Тюльпанов присел к столу, жадно ощупывая глазами большой деревянный ящик, полный сырой, грязно-белой земли.

Управляющий тоже сел. Лицо его сияло почтительно и воодушевленно, как у даровитого повара, толкующего барину о прелестях пикантного соуса.

Прошла секунда молчания. Тюльпанов нервно мял пальцами жирные, мягкие, как мазь, комки глины. Он сомневался, брови его хмурились от внутреннего напряжения; факт еще не овладел им настолько, чтобы он мог громко и бурно выразить свою радость. Между ящиком с глиной и богатством лежала пропасть.

— Так вы думаете? — боязливо спросил Тюльпанов, и полное, привычно насмешливое лицо его обратилось в вопросительный знак. — Смешно ведь, а? Земля какая-то… А впрочем… Да-а!

— Несомненно, — авторитетно произнес управляющий, — воочию перед вами убедительнейший аргумент.

— Фаянс! — задумчиво произнес Тюльпанов. — И много?

— Гибель!

— Так что же?! — с маленьким нетерпением заговорил Тюльпанов. — Это ведь… нужно подумать!

— А то как же?! — радостно закричал управляющий, и его крохотный пунцовый рот брызнул слюной. — Конечно, подумать!.. Хотя думать вам что же особенного? Деньги нужны.

— Деньги! — сомнительно протянул Тюльпанов. — Вот то и скверно, что для денег всегда деньги нужны.

Оживление его погасло.

Почти враждебно, но еще любопытными глазами смотрел он на неприглядную глину, вокруг которой суетились туманные представления о фабриках, машинах и снежно-белой посуде. Все это казалось хлопотливым, громоздким и выдуманным. Управляющий все время вертелся как на иголках. Последние слова Тюльпанова пришпорили его хлопотливую, увлекающуюся натуру.

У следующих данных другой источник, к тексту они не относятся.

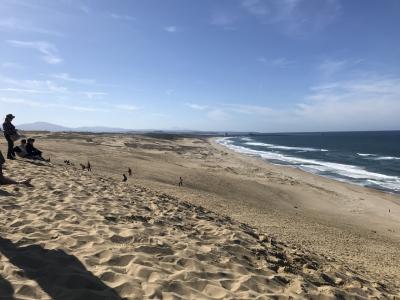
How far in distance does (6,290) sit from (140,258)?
186 cm

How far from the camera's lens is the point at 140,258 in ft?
19.3

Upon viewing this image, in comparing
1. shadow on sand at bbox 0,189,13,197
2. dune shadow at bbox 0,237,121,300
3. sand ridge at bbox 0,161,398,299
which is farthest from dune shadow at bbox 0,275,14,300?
shadow on sand at bbox 0,189,13,197

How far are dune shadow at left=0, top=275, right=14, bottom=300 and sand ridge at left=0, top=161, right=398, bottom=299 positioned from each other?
0.03 feet

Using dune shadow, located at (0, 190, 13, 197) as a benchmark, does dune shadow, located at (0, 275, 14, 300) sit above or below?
Answer: below

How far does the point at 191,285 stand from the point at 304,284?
186cm

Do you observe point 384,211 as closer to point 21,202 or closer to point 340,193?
point 340,193

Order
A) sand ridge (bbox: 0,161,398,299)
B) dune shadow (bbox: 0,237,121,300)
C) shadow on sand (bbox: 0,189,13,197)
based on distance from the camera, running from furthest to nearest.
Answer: shadow on sand (bbox: 0,189,13,197)
sand ridge (bbox: 0,161,398,299)
dune shadow (bbox: 0,237,121,300)

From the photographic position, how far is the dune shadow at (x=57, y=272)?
15.5 feet

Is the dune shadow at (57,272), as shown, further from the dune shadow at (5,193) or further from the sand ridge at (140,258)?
the dune shadow at (5,193)

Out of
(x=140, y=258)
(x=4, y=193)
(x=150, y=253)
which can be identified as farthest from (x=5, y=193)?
(x=140, y=258)

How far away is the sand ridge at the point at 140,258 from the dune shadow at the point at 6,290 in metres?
0.01

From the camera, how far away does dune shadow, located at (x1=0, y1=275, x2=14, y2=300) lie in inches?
174

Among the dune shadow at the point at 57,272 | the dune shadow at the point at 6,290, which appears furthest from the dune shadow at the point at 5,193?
the dune shadow at the point at 6,290

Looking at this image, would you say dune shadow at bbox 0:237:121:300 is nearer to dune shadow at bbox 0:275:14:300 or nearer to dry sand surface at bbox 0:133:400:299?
dry sand surface at bbox 0:133:400:299
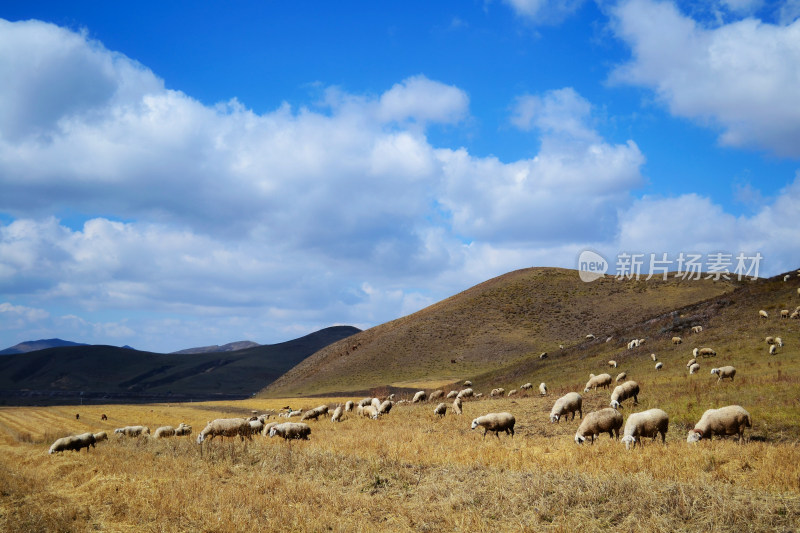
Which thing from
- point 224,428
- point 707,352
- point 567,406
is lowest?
point 224,428

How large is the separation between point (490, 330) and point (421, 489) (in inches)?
3378

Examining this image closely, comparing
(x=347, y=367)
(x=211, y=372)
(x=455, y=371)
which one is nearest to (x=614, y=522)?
(x=455, y=371)

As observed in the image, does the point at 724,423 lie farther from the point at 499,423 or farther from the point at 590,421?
the point at 499,423

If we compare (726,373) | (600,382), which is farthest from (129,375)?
(726,373)

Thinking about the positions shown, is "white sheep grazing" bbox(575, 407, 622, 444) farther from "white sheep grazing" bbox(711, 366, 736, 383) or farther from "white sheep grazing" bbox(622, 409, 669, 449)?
"white sheep grazing" bbox(711, 366, 736, 383)

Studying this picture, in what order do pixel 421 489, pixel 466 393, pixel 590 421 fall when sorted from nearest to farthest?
pixel 421 489, pixel 590 421, pixel 466 393

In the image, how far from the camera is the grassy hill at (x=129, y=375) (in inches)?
5748

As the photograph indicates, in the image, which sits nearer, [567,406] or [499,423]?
[499,423]

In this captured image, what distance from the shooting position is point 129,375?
174625 mm

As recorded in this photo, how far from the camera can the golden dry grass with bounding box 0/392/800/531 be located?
8508 mm

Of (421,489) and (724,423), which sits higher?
(724,423)

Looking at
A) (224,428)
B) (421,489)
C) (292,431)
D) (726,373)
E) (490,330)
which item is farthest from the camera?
(490,330)

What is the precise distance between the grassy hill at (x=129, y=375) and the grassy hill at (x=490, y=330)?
52.4 meters

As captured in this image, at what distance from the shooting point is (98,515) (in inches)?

— Позвольте, что же вы хотите еще? — волнуясь, спросил он. — Я знаю ведь, в общем, ваше теперешнее состояние; ну — денег нет, ну — заложено. А третью закладную нельзя? А долгосрочная аренда — фунт изюма? А занять — свет клином сошелся? Да не будьте вы этой глиной, милостивый государь! Вам, как говорится в известных кругах общества, пофартило! Пользуйтесь!

Тюльпанов достал из перламутрового ящика гаванскую сигару и стал ее закуривать. Пальцы его слегка вздрагивали.

— С одной стороны, — нерешительно начал он, — я разделяю ваш энтузиазм и согласен, что… Но масса вопросов: деньги, кредит, рабочие руки, машины… а?

— Акции, — коротко бросил управляющий. — Акции!

Тюльпанов встал.

— Я поеду.

Управляющий взял шляпу.

— Но, — он поднялся на цыпочки, помахивая указательным пальцем, — у вас сотни тысяч, прошу помнить. — И в тот же момент лицо его просияло благодушным деловым выражением. Он церемонно поклонился и вышел.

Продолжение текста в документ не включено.